Much of the rest of Anthem‘s development, as previously documented by Kotaku, was mired in issues ranging from a lack of clear vision and complications with EA’s Frostbite engine to a year-long rush to get the game out the door once it was finally supposed to ship. It also likely didn’t help that Hudson left BioWare in the middle of Anthem‘s development, leaving a power vacuum when it came to trying to make good on the original promise of how Anthem would take a new approach to storytelling. Despite being the driving force behind the original pitch, according to Darrah, this quality is arguably the biggest element of the original vision for Anthem that never materialized in the finished game.
“[The project had] said before, in the past, through the ghost of Casey Hudson, that it is the future of storytelling, but no one [left there working on it] really knows what that means,” Darrah says. “It’s not even clear if Casey knew what that means. But even if he did, he’s not around to clarify that statement, to be involved in the process of discovering what that actually means.”
The ex-BioWare producer also pointed to another pivotal moment in the game’s development: EA’s decision not to delay it.

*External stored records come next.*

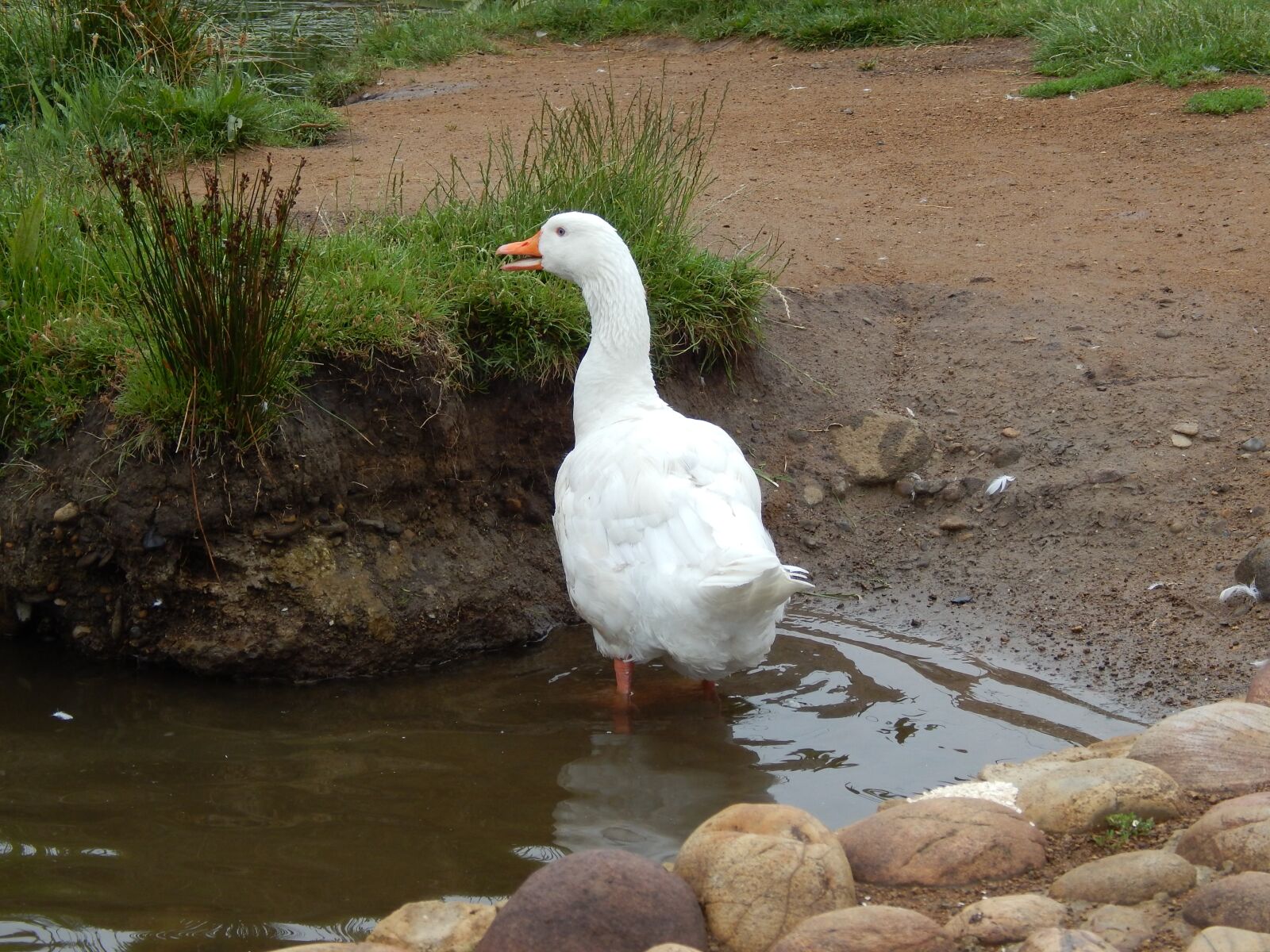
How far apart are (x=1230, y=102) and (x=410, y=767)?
735 centimetres

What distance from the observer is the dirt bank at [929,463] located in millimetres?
4562

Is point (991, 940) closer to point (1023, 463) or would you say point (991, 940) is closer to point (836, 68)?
point (1023, 463)

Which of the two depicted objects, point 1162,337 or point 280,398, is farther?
point 1162,337

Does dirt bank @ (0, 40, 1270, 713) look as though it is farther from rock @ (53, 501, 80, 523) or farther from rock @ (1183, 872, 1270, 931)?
rock @ (1183, 872, 1270, 931)

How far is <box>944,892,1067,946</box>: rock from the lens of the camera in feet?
8.54

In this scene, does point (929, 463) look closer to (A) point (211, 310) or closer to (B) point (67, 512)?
(A) point (211, 310)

Despite years in the wilderness, Anthem was finally starting to crystalize by the time of the 2017 E3 announcement. Darrah says he repeatedly argued for the team to be given more time by pivoting the studio to shipping Dragon Age 4 first, the game he’d been working on before being moved to Anthem. It’s impossible to know if Dragon Age 4 being forced out the door before its multiple reboots and Anthem getting an extra year or two in production would have drastically changed things for those projects, and for the studio that’s since been gutted by EA.
Darrah doesn’t present whatever arguments may have been made against doing what he was proposing at the time, so it’s hard to evaluate them. In light of what we now know, however, it’s a counter-factual that’s hard not to think about.